Rows of spatial question data
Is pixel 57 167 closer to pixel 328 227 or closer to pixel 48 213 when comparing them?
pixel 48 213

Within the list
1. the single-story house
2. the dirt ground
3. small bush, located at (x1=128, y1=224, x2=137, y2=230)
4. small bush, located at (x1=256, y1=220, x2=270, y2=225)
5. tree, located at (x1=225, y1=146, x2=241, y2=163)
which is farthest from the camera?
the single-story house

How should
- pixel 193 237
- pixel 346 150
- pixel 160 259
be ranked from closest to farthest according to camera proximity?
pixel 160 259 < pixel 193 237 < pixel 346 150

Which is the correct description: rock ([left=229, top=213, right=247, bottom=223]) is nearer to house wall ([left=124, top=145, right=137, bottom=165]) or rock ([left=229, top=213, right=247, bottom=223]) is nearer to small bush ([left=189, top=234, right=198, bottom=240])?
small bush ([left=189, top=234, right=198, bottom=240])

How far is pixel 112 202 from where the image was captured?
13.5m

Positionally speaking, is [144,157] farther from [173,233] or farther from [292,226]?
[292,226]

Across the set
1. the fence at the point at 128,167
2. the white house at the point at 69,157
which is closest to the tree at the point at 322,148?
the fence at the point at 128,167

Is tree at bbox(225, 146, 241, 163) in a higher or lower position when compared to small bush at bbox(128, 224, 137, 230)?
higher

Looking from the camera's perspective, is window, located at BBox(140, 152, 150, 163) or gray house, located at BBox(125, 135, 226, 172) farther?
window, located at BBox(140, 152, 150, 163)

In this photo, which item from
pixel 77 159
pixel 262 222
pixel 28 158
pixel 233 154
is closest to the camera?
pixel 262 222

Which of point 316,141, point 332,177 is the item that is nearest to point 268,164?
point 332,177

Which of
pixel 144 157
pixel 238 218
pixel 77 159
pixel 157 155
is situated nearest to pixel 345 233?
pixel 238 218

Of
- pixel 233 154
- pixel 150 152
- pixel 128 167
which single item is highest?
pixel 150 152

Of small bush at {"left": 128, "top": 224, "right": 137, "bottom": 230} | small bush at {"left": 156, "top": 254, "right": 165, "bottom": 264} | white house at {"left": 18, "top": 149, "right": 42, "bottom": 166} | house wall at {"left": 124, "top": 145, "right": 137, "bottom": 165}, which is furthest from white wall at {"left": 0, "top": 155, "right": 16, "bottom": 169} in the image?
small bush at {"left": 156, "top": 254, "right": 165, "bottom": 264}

*REQUIREMENTS*. Could you turn every line in the rows above into a numbered list, leaving out the blank lines?

*ANSWER FOR THIS EXERCISE*.
1. Is pixel 57 167 closer to pixel 328 227 or closer to pixel 48 213 when comparing them?
2. pixel 48 213
3. Within the list
4. 1. the single-story house
5. 2. the dirt ground
6. 3. small bush, located at (x1=128, y1=224, x2=137, y2=230)
7. 4. small bush, located at (x1=256, y1=220, x2=270, y2=225)
8. 5. tree, located at (x1=225, y1=146, x2=241, y2=163)
9. which is farthest from the camera?
10. the single-story house
11. How should
12. - pixel 193 237
13. - pixel 346 150
14. - pixel 160 259
15. be ranked from closest to farthest according to camera proximity?
16. pixel 160 259 < pixel 193 237 < pixel 346 150
17. Which is the correct description: rock ([left=229, top=213, right=247, bottom=223]) is nearer to house wall ([left=124, top=145, right=137, bottom=165]) or rock ([left=229, top=213, right=247, bottom=223]) is nearer to small bush ([left=189, top=234, right=198, bottom=240])?
18. small bush ([left=189, top=234, right=198, bottom=240])
19. How far is pixel 112 202 from where the image was captured?
20. 13.5m
21. Positionally speaking, is [144,157] farther from [173,233] or farther from [292,226]?
22. [292,226]
23. Across the set
24. 1. the fence at the point at 128,167
25. 2. the white house at the point at 69,157
26. which is closest to the tree at the point at 322,148?
27. the fence at the point at 128,167
28. Is tree at bbox(225, 146, 241, 163) in a higher or lower position when compared to small bush at bbox(128, 224, 137, 230)?
29. higher
30. Looking from the camera's perspective, is window, located at BBox(140, 152, 150, 163) or gray house, located at BBox(125, 135, 226, 172) farther?
31. window, located at BBox(140, 152, 150, 163)
32. In this photo, which item from
33. pixel 77 159
34. pixel 262 222
35. pixel 28 158
36. pixel 233 154
37. is closest to the camera?
38. pixel 262 222
39. Which of point 316,141, point 332,177 is the item that is nearest to point 268,164?
40. point 332,177
41. Which of
42. pixel 144 157
43. pixel 238 218
44. pixel 77 159
45. pixel 157 155
46. is situated nearest to pixel 345 233?
47. pixel 238 218
48. Of
49. - pixel 233 154
50. - pixel 150 152
51. - pixel 128 167
52. which single item is highest?
53. pixel 150 152
54. Of small bush at {"left": 128, "top": 224, "right": 137, "bottom": 230} | small bush at {"left": 156, "top": 254, "right": 165, "bottom": 264} | white house at {"left": 18, "top": 149, "right": 42, "bottom": 166} | house wall at {"left": 124, "top": 145, "right": 137, "bottom": 165}, which is furthest from white wall at {"left": 0, "top": 155, "right": 16, "bottom": 169} in the image?
55. small bush at {"left": 156, "top": 254, "right": 165, "bottom": 264}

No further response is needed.